Stored data
□ □ □

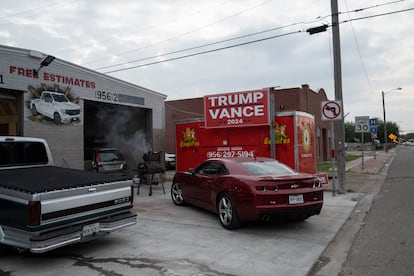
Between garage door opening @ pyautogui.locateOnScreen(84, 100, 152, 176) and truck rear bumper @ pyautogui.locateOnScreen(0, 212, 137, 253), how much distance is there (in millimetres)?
10262

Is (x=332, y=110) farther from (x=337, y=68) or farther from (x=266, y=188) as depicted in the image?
(x=266, y=188)

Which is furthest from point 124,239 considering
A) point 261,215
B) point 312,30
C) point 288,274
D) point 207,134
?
point 312,30

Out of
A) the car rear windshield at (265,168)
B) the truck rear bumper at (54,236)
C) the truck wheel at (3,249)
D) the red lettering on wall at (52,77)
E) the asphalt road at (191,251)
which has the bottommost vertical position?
the asphalt road at (191,251)

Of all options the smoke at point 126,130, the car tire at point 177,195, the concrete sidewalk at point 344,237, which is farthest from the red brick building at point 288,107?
the car tire at point 177,195

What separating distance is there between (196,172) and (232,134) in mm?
4355

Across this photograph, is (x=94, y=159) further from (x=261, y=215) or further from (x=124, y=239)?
(x=261, y=215)

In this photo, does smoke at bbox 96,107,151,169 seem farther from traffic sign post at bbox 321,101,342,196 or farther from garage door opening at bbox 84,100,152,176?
traffic sign post at bbox 321,101,342,196

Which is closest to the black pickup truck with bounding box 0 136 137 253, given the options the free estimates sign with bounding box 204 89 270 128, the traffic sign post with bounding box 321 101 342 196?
the free estimates sign with bounding box 204 89 270 128

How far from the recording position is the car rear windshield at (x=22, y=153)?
6.41m

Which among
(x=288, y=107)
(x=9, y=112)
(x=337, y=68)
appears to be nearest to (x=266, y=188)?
(x=337, y=68)

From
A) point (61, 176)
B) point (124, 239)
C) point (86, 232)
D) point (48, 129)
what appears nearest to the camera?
point (86, 232)

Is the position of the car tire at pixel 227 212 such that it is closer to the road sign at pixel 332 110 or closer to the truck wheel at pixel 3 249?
the truck wheel at pixel 3 249

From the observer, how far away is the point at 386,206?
9.55 m

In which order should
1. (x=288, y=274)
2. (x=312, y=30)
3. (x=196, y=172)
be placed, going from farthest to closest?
(x=312, y=30) → (x=196, y=172) → (x=288, y=274)
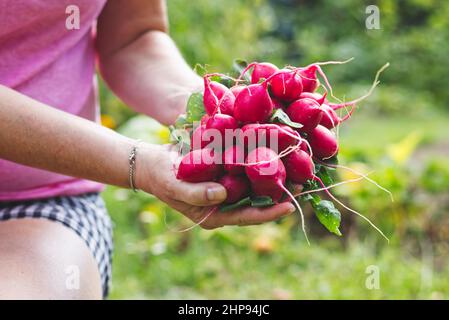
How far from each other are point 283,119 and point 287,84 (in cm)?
9

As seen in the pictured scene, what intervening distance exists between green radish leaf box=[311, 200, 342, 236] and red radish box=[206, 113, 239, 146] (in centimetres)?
19

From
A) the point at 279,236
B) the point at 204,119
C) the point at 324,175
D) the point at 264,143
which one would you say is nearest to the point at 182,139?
the point at 204,119

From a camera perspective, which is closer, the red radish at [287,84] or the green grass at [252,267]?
the red radish at [287,84]

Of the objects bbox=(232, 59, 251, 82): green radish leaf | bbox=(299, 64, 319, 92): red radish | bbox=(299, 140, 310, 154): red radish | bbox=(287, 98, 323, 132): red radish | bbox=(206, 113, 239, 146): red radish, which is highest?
bbox=(232, 59, 251, 82): green radish leaf

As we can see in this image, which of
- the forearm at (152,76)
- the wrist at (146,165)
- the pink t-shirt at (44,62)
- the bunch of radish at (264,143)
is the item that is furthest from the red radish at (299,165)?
the pink t-shirt at (44,62)

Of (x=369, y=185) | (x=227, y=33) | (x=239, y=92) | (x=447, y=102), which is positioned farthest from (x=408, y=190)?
(x=447, y=102)

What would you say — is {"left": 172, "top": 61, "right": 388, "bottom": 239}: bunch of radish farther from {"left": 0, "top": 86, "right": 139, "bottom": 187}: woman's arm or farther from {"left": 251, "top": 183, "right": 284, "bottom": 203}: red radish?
{"left": 0, "top": 86, "right": 139, "bottom": 187}: woman's arm

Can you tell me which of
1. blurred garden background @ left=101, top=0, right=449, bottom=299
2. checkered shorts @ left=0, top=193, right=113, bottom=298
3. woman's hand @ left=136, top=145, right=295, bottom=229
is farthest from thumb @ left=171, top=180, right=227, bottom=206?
blurred garden background @ left=101, top=0, right=449, bottom=299

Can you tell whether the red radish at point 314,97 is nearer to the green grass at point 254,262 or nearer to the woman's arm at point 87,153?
the woman's arm at point 87,153

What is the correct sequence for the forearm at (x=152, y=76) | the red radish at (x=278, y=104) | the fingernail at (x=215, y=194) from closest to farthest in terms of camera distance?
the fingernail at (x=215, y=194) → the red radish at (x=278, y=104) → the forearm at (x=152, y=76)

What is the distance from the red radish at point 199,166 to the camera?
1023 millimetres

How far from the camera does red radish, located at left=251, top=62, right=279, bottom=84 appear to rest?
1.14 meters

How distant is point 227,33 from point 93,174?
280cm

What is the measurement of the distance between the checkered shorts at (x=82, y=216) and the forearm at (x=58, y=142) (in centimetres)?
17
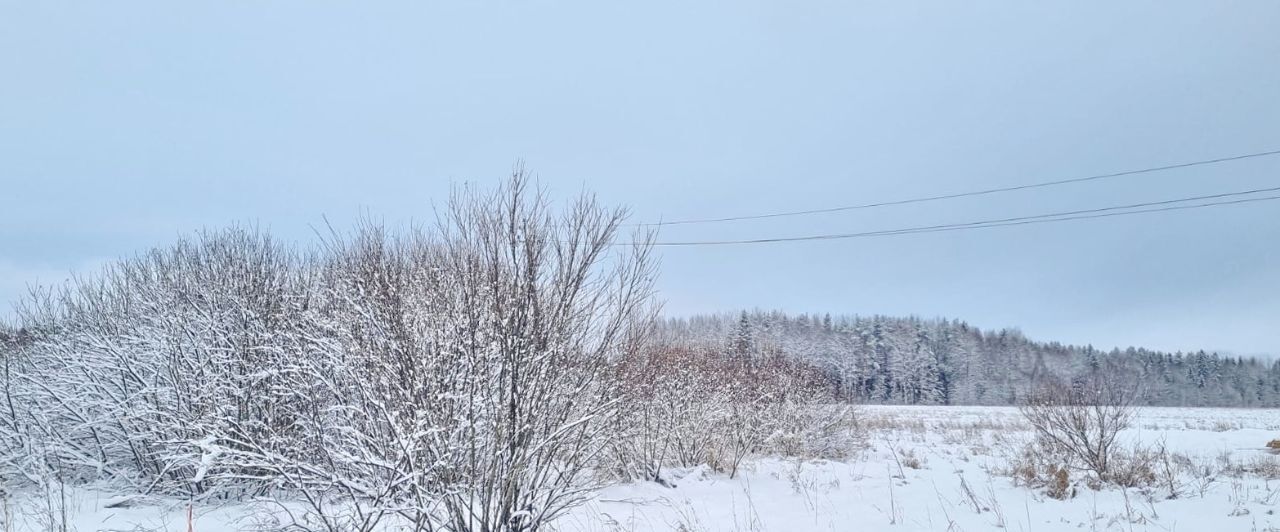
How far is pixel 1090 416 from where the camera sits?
9.91 m

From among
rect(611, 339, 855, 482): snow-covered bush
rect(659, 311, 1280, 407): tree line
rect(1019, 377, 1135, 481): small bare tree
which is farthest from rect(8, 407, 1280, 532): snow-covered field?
rect(659, 311, 1280, 407): tree line

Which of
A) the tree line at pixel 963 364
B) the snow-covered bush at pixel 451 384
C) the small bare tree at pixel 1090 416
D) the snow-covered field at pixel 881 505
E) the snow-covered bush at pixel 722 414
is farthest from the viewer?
the tree line at pixel 963 364

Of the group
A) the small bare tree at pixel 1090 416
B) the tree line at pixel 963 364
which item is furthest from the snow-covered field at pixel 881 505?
the tree line at pixel 963 364

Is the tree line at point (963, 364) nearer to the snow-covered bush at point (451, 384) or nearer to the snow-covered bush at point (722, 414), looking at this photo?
the snow-covered bush at point (722, 414)

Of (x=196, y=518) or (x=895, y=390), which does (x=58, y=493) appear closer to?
(x=196, y=518)

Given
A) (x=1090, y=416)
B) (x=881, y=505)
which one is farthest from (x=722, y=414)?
(x=1090, y=416)

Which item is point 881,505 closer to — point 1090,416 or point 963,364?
point 1090,416

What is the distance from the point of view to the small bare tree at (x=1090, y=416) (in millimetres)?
Result: 9609

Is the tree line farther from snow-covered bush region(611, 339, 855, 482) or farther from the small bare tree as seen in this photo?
the small bare tree

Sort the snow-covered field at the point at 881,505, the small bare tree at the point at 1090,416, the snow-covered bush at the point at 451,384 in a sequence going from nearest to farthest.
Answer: the snow-covered bush at the point at 451,384 → the snow-covered field at the point at 881,505 → the small bare tree at the point at 1090,416

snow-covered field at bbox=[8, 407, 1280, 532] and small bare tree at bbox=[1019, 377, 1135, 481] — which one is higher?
small bare tree at bbox=[1019, 377, 1135, 481]

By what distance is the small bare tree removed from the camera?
961cm

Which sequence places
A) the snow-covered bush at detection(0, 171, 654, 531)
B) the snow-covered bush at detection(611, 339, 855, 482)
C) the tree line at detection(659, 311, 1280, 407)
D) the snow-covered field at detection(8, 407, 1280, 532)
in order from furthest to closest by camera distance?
the tree line at detection(659, 311, 1280, 407), the snow-covered bush at detection(611, 339, 855, 482), the snow-covered field at detection(8, 407, 1280, 532), the snow-covered bush at detection(0, 171, 654, 531)

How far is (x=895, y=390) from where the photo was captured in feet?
225
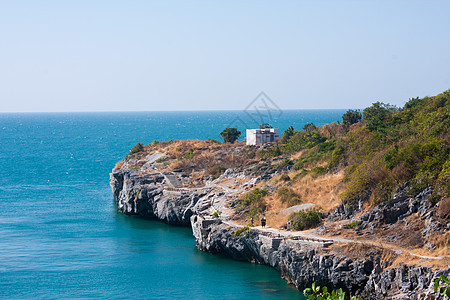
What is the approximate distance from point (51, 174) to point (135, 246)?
58105mm

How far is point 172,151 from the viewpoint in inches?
3457

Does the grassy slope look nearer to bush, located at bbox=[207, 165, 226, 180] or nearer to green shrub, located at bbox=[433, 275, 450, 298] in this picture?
bush, located at bbox=[207, 165, 226, 180]

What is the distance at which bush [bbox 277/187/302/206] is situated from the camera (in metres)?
52.1

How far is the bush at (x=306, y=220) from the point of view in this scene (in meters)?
46.1

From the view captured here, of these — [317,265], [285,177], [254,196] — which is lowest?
[317,265]

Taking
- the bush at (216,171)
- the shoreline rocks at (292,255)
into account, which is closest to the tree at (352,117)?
the bush at (216,171)

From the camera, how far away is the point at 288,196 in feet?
174

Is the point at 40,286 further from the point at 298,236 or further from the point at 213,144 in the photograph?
the point at 213,144

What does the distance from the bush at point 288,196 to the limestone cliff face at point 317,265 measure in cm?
618

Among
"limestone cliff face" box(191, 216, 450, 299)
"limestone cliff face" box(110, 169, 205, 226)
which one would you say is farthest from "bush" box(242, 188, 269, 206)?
"limestone cliff face" box(110, 169, 205, 226)

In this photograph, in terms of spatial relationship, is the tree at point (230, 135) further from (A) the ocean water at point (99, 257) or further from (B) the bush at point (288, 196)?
(B) the bush at point (288, 196)

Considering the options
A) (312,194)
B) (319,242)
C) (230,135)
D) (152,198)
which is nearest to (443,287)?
(319,242)

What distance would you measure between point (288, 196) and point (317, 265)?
46.6 ft

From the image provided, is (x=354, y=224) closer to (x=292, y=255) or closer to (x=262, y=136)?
(x=292, y=255)
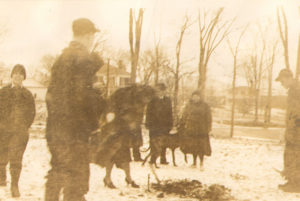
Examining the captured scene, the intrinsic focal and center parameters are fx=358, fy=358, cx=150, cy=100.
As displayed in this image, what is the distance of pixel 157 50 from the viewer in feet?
15.7

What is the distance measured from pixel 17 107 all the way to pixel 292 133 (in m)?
2.86

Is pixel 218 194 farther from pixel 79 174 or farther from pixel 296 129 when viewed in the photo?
pixel 79 174

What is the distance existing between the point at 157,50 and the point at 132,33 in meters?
1.08

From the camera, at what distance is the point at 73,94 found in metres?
2.06

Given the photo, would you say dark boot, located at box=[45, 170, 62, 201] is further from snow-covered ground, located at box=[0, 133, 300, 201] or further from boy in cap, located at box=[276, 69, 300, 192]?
boy in cap, located at box=[276, 69, 300, 192]

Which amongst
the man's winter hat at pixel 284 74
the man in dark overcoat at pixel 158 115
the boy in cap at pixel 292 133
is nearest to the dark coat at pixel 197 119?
Result: the man in dark overcoat at pixel 158 115

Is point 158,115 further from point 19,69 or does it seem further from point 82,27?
point 82,27

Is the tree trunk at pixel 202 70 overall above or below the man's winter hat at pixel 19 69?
above

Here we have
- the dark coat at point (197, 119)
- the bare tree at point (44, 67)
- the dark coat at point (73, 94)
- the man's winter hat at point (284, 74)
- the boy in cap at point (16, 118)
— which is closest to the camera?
the dark coat at point (73, 94)

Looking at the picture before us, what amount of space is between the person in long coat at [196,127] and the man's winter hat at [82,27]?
3160mm

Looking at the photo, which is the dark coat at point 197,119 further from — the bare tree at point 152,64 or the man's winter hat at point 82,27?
the man's winter hat at point 82,27

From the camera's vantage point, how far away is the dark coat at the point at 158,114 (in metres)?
4.96

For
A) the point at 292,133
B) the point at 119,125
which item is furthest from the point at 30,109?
the point at 292,133

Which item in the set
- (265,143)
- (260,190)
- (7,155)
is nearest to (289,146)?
(260,190)
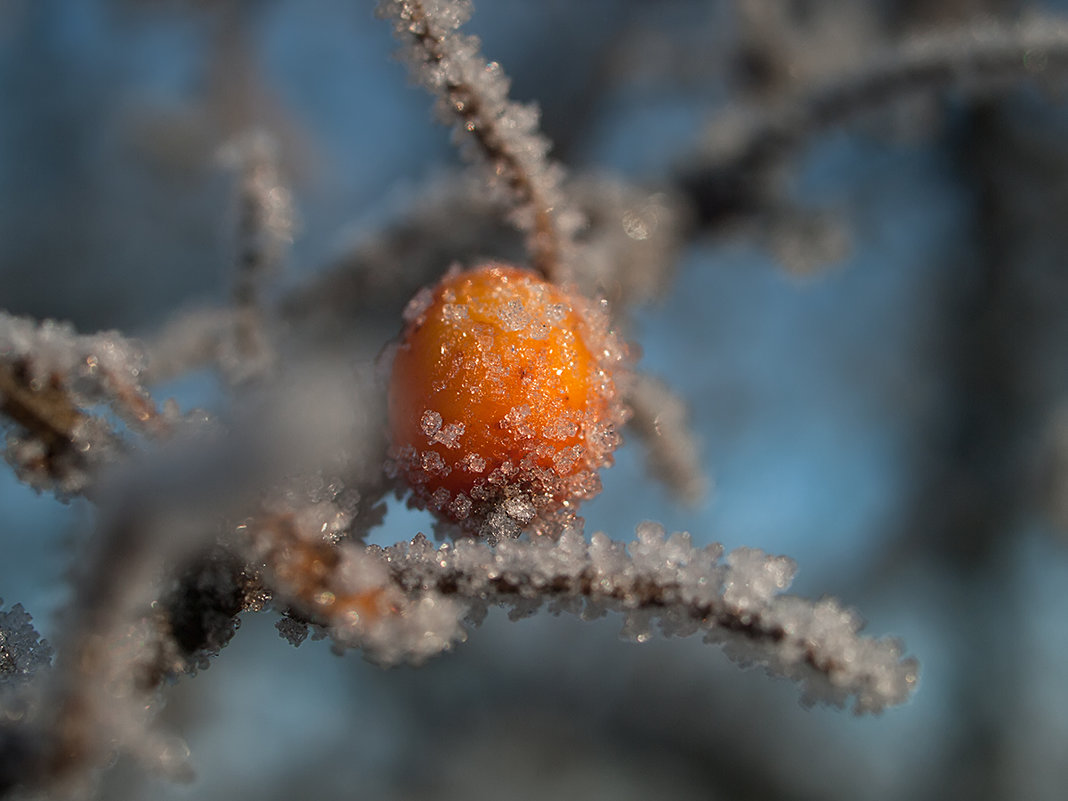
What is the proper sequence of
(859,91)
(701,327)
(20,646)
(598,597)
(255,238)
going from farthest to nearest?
1. (701,327)
2. (859,91)
3. (255,238)
4. (20,646)
5. (598,597)

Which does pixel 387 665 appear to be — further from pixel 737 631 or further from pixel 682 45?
pixel 682 45

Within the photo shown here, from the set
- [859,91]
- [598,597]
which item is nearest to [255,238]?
[598,597]

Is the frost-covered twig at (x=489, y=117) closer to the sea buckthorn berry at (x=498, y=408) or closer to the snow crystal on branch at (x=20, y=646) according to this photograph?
the sea buckthorn berry at (x=498, y=408)

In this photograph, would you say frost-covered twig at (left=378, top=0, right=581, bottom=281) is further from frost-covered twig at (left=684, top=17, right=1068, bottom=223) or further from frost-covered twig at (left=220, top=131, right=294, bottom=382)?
frost-covered twig at (left=684, top=17, right=1068, bottom=223)

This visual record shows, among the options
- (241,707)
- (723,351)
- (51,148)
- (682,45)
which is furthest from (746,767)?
(51,148)

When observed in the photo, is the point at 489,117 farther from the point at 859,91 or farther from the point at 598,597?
the point at 859,91

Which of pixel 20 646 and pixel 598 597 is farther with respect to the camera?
pixel 20 646

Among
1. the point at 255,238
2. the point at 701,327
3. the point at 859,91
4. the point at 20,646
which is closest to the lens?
the point at 20,646
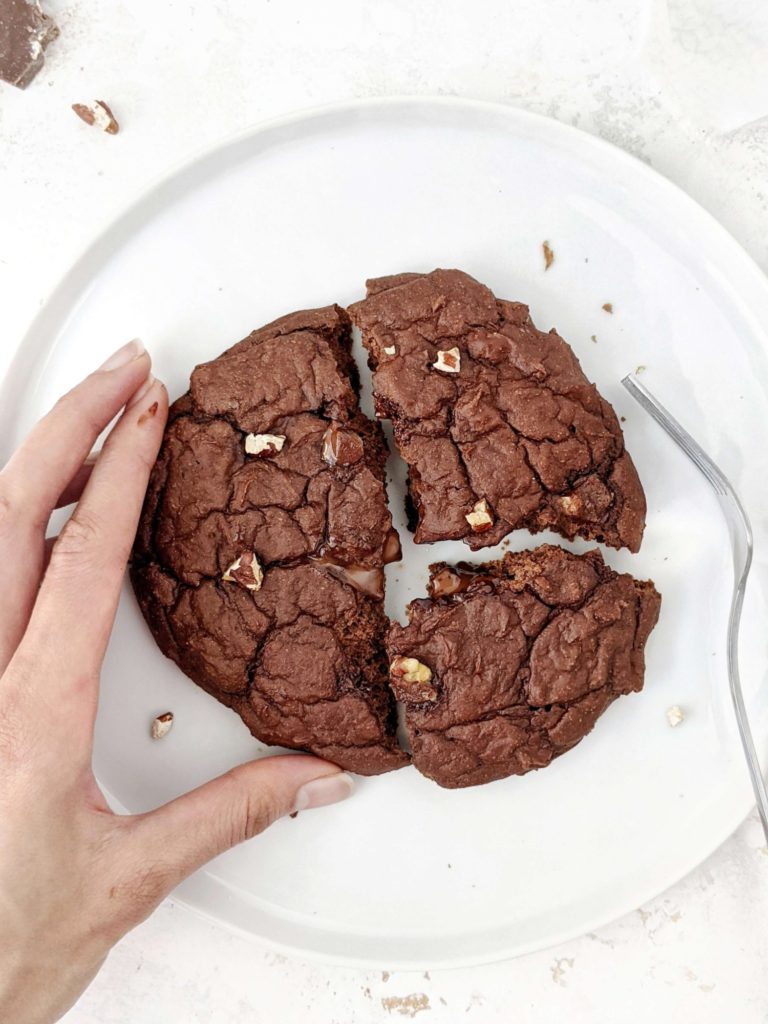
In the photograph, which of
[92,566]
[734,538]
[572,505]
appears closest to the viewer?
[92,566]

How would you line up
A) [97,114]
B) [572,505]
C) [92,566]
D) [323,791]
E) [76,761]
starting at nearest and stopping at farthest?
[76,761] → [92,566] → [572,505] → [323,791] → [97,114]

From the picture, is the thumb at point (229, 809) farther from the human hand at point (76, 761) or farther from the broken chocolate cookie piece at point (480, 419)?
the broken chocolate cookie piece at point (480, 419)

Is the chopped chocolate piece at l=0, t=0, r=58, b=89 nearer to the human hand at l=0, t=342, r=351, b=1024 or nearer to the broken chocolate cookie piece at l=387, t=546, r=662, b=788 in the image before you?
the human hand at l=0, t=342, r=351, b=1024

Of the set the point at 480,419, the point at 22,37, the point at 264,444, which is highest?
the point at 22,37

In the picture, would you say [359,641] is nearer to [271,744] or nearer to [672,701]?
[271,744]

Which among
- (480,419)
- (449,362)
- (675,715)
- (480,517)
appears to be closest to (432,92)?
(449,362)

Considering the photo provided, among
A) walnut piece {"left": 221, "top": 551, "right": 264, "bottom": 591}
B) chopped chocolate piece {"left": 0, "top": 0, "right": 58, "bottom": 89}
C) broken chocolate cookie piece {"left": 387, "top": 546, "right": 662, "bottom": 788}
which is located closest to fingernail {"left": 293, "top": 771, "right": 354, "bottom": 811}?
broken chocolate cookie piece {"left": 387, "top": 546, "right": 662, "bottom": 788}

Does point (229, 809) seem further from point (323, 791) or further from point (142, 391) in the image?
point (142, 391)
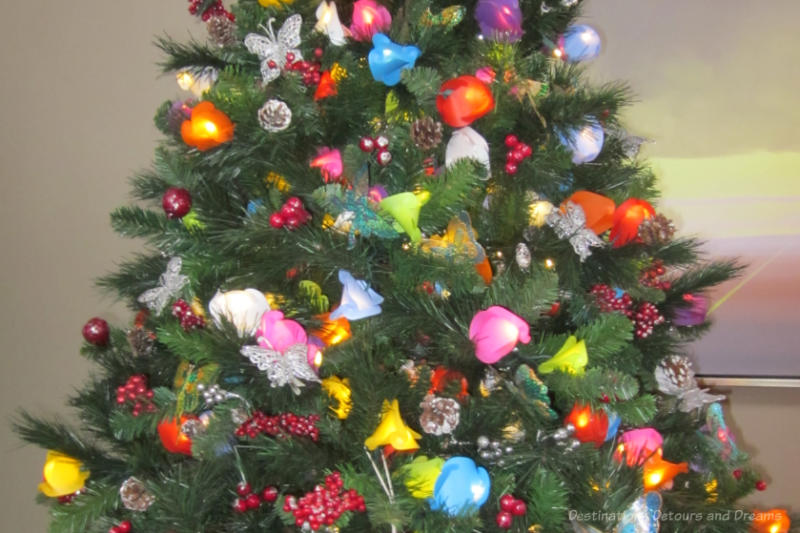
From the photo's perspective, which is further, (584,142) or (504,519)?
(584,142)

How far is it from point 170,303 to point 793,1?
51.4 inches

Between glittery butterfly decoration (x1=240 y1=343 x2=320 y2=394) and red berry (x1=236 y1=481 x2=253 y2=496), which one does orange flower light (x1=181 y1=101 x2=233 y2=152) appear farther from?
red berry (x1=236 y1=481 x2=253 y2=496)

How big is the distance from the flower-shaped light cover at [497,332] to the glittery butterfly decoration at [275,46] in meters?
0.32

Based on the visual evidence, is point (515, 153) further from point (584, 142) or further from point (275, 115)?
point (275, 115)

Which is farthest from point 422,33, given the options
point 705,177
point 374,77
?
point 705,177

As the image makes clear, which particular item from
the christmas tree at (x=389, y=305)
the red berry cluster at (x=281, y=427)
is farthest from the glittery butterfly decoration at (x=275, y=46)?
the red berry cluster at (x=281, y=427)

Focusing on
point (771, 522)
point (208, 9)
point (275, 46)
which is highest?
point (208, 9)

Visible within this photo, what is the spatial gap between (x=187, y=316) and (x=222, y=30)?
33cm

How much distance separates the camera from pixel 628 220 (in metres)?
0.67

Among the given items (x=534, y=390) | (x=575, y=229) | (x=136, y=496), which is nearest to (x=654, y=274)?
(x=575, y=229)

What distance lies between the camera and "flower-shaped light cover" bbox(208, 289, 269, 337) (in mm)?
571

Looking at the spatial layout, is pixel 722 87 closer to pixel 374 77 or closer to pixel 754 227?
pixel 754 227

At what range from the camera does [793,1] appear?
1246mm

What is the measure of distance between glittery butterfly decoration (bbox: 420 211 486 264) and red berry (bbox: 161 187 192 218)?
9.8 inches
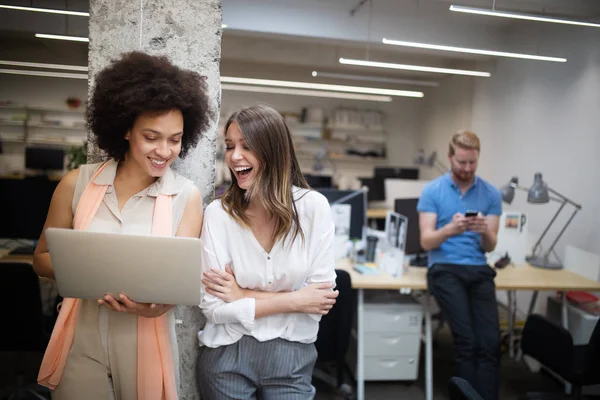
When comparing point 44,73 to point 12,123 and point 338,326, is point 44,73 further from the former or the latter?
point 338,326

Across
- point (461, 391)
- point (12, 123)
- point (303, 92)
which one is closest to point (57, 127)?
point (12, 123)

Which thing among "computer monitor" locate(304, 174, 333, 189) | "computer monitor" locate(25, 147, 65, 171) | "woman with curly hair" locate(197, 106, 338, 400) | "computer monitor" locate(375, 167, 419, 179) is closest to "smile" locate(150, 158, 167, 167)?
"woman with curly hair" locate(197, 106, 338, 400)

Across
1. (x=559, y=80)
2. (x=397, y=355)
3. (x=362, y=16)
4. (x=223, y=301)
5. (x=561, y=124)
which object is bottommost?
(x=397, y=355)

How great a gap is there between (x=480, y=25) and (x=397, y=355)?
496 centimetres

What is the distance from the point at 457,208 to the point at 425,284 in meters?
0.54

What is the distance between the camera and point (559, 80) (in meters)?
4.73

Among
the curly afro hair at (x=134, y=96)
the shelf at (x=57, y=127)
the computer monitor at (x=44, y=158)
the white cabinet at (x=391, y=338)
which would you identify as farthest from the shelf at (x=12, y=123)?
the curly afro hair at (x=134, y=96)

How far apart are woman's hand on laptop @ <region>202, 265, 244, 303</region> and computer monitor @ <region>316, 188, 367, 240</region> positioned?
2.23 metres

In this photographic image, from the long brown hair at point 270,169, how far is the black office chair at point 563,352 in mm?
1800

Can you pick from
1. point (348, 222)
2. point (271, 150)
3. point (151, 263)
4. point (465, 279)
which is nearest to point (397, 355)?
point (465, 279)

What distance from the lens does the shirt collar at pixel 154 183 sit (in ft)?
4.41

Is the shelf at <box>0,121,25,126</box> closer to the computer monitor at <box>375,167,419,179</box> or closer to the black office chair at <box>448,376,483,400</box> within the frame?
the computer monitor at <box>375,167,419,179</box>

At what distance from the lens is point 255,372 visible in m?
1.47

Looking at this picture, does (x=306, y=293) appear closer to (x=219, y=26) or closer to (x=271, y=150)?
(x=271, y=150)
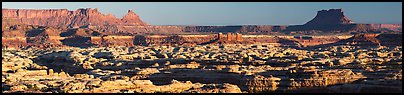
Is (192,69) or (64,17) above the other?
(64,17)

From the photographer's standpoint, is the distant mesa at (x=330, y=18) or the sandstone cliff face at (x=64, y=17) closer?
the distant mesa at (x=330, y=18)

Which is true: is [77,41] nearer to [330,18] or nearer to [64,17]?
[330,18]

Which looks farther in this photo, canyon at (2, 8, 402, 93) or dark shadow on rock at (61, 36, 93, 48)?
dark shadow on rock at (61, 36, 93, 48)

□ □ □

=== GIVEN TASK ===
Using the listing above, copy exactly the lines from the one that contains "What is the distance from the point at" through its last line, both included, but not the pictures.

=== TASK RESULT ===
What is the distance from the point at 457,208 to the point at 425,284 in meters?
0.54

What is the distance between the camera and point (559, 80) (in meters)?
4.73

Among
the curly afro hair at (x=134, y=96)
the shelf at (x=57, y=127)
the computer monitor at (x=44, y=158)
the white cabinet at (x=391, y=338)
which would you identify as farthest from the shelf at (x=12, y=123)?
the curly afro hair at (x=134, y=96)

How far apart are woman's hand on laptop @ <region>202, 265, 244, 303</region> and computer monitor @ <region>316, 188, 367, 240</region> positioned?
2.23 metres

In this photographic image, from the long brown hair at point 270,169, how far is the black office chair at point 563,352 in mm?
1800

Can you pick from
1. point (348, 222)
2. point (271, 150)
3. point (151, 263)
4. point (465, 279)
which is nearest to point (397, 355)?
point (465, 279)

What distance from the lens does the shirt collar at pixel 154 183 sit (in ft)?
4.41

Is the shelf at <box>0,121,25,126</box> closer to the computer monitor at <box>375,167,419,179</box> or closer to the black office chair at <box>448,376,483,400</box> within the frame?
the computer monitor at <box>375,167,419,179</box>

At what distance from the lens is point 255,372 visible in m?
1.47

Looking at this picture, does (x=306, y=293) appear closer to (x=219, y=26) or closer to (x=271, y=150)?
(x=271, y=150)
Is (192,69) or (64,17) above the other?
(64,17)

From the photographer's standpoint, is the distant mesa at (x=330, y=18) or the sandstone cliff face at (x=64, y=17) closer?
the distant mesa at (x=330, y=18)

Which is true: is [77,41] nearer to [330,18] or nearer to [64,17]?
[330,18]

Which looks farther in this photo, canyon at (2, 8, 402, 93) or dark shadow on rock at (61, 36, 93, 48)?
dark shadow on rock at (61, 36, 93, 48)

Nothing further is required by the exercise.